* _TEXT SECTION_
━━━━━━━━━━

Earlier today, the National Center for Lesbian Rights, the Human Rights Campaign and the Southern Poverty Law Center filed a federal consumer fraud complaint with the Federal Trade Commission against People Can Change, an organization that practices ex-gay conversion therapy.
As the complaint argues, People Can Change promotes their organization using discredited junk pseudoscience that has been linked to damaging health consequences — including depression, substance abuse and suicide.
According to the organizations bringing suit, People Can Change, along with other conversion therapy practitioners:
- Defrauds consumers into believing that being LGBT is a mental
illness or emotional defect that needs to be cured, a false claim
rejected for decades by the American Psychiatric Association, American
Psychological Association, American Academy of Pediatrics, multiple
United Nations committees, and every other major medical and mental
health organization in the country;
- Falsely claims that its “services” have a basis in science, and
fails to disclose that its practices can lead to depression, substance
abuse, decreased self-esteem, and self-harm, including suicide;
- Targets and exploits highly vulnerable groups, including LGBT
youth, who already experience bias and rejection at alarming rates in
society and their own homes;
- And uses unsubstantiated testimonials, endorsements, and
scientific claims to justify charging hundreds and thousands of
dollars to give vulnerable individuals false hope that their core
identity is something to be cured.
This is the same basic argument that led to the conviction of Jews Offering New Alternatives for Healing (JONAH), a conversion therapy organization in New Jersey, of fraud. JONAH had guaranteed that it could “cure” its clients of homosexuality and made false claims about its rate of “success.”

━━━━━━━━━━

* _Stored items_

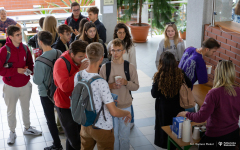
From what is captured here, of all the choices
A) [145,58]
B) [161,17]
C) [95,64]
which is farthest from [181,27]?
[95,64]

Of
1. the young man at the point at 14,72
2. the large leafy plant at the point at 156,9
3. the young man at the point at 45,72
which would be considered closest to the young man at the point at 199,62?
the young man at the point at 45,72

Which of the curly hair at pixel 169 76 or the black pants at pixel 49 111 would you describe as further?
the black pants at pixel 49 111

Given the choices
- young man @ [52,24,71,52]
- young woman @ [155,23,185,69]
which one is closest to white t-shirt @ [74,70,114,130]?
young man @ [52,24,71,52]

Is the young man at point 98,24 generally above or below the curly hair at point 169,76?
above

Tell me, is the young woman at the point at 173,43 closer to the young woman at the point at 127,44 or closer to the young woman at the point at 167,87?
the young woman at the point at 127,44

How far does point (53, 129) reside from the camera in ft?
11.2

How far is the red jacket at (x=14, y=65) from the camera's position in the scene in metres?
3.48

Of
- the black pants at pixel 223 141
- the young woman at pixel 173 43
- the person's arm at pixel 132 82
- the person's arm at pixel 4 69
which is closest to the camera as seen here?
the black pants at pixel 223 141

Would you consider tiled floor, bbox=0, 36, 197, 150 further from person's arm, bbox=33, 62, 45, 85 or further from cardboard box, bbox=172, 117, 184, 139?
person's arm, bbox=33, 62, 45, 85

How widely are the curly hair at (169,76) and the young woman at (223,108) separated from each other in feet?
1.67

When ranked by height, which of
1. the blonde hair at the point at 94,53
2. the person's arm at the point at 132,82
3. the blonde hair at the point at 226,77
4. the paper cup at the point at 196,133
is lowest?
the paper cup at the point at 196,133

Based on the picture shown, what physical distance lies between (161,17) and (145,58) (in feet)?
7.94

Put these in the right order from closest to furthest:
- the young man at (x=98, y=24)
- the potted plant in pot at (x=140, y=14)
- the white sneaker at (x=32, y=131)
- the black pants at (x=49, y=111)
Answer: the black pants at (x=49, y=111) < the white sneaker at (x=32, y=131) < the young man at (x=98, y=24) < the potted plant in pot at (x=140, y=14)

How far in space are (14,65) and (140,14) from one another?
6.23m
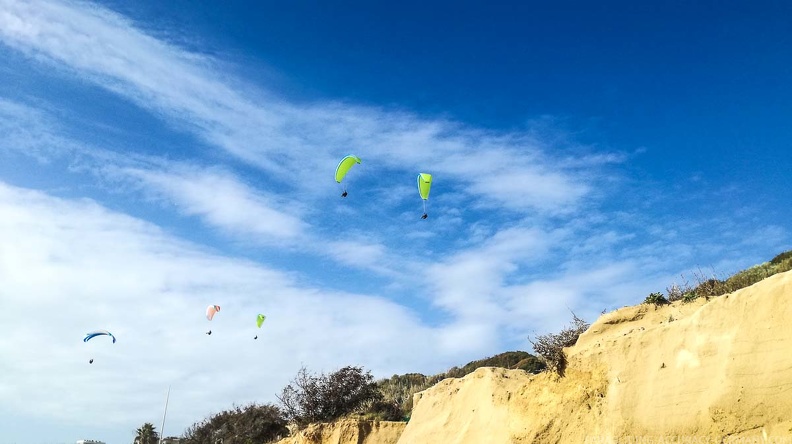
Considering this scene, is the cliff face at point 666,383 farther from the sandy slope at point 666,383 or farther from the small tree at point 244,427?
the small tree at point 244,427

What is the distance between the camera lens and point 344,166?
22.0m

━━━━━━━━━━

* _ASSIGNED TASK 1_
In one to three sentences, explain why JONAH was convicted of fraud, according to the text above about the complaint against People Can Change.
* _ASSIGNED TASK 2_
Please retype everything in the People Can Change complaint text from "Earlier today, the" down to "abuse and suicide.".
* _ASSIGNED TASK 3_
Write what comes next in the text about the fraud complaint against People Can Change, picking up after its final sentence.

* _EXERCISE ANSWER 1_
JONAH, a conversion therapy organization in New Jersey, was convicted of fraud because it guaranteed that it could "cure" its clients of homosexuality. It also made false claims about its rate of "success."

* _EXERCISE ANSWER 2_
Earlier today, the National Center for Lesbian Rights, the Human Rights Campaign and the Southern Poverty Law Center filed a federal consumer fraud complaint with the Federal Trade Commission against People Can Change, an organization that practices ex-gay conversion therapy.
As the complaint argues, People Can Change promotes their organization using discredited junk pseudoscience that has been linked to damaging health consequences — including depression, substance abuse and suicide.

* _EXERCISE ANSWER 3_
This lawsuit effectively piggybacks off of the JONAH ruling to argue that if conversion therapy claims were fraudulent in New Jersey, then similar claims are fraudulent elsewhere.
It’s a fairly straightforward argument. While New Jersey is one of the only states to have explicitly outlawed conversion therapy for minors, the federal government has laws against fraud. If conversion therapy opponents can successfully argue that claiming same-sex attractions can be “cured” is bunk — an argument that every major medical organization that’s weighed in on the subject agrees with — then any organization that makes that claim can be sued for fraud.
As NCLR’s #BornPerfect Campaign Coordinator Samantha Ames wrote in a statement:
This historic complaint is not only the first clear opportunity the Obama Administration has had to end these deadly practices for good, but, if investigated fully, could very well be the final nail in the coffin of the entire conversion therapy industry. We sincerely look forward to working with the Federal Trade Commission to investigate this fraudulent and unethical organization – along with every trusted professional who profits from the anguish of LGBTQ youth and their families.
We might not have to wait for every state — let alone the federal government — to outlaw conversion therapy. It may already be illegal.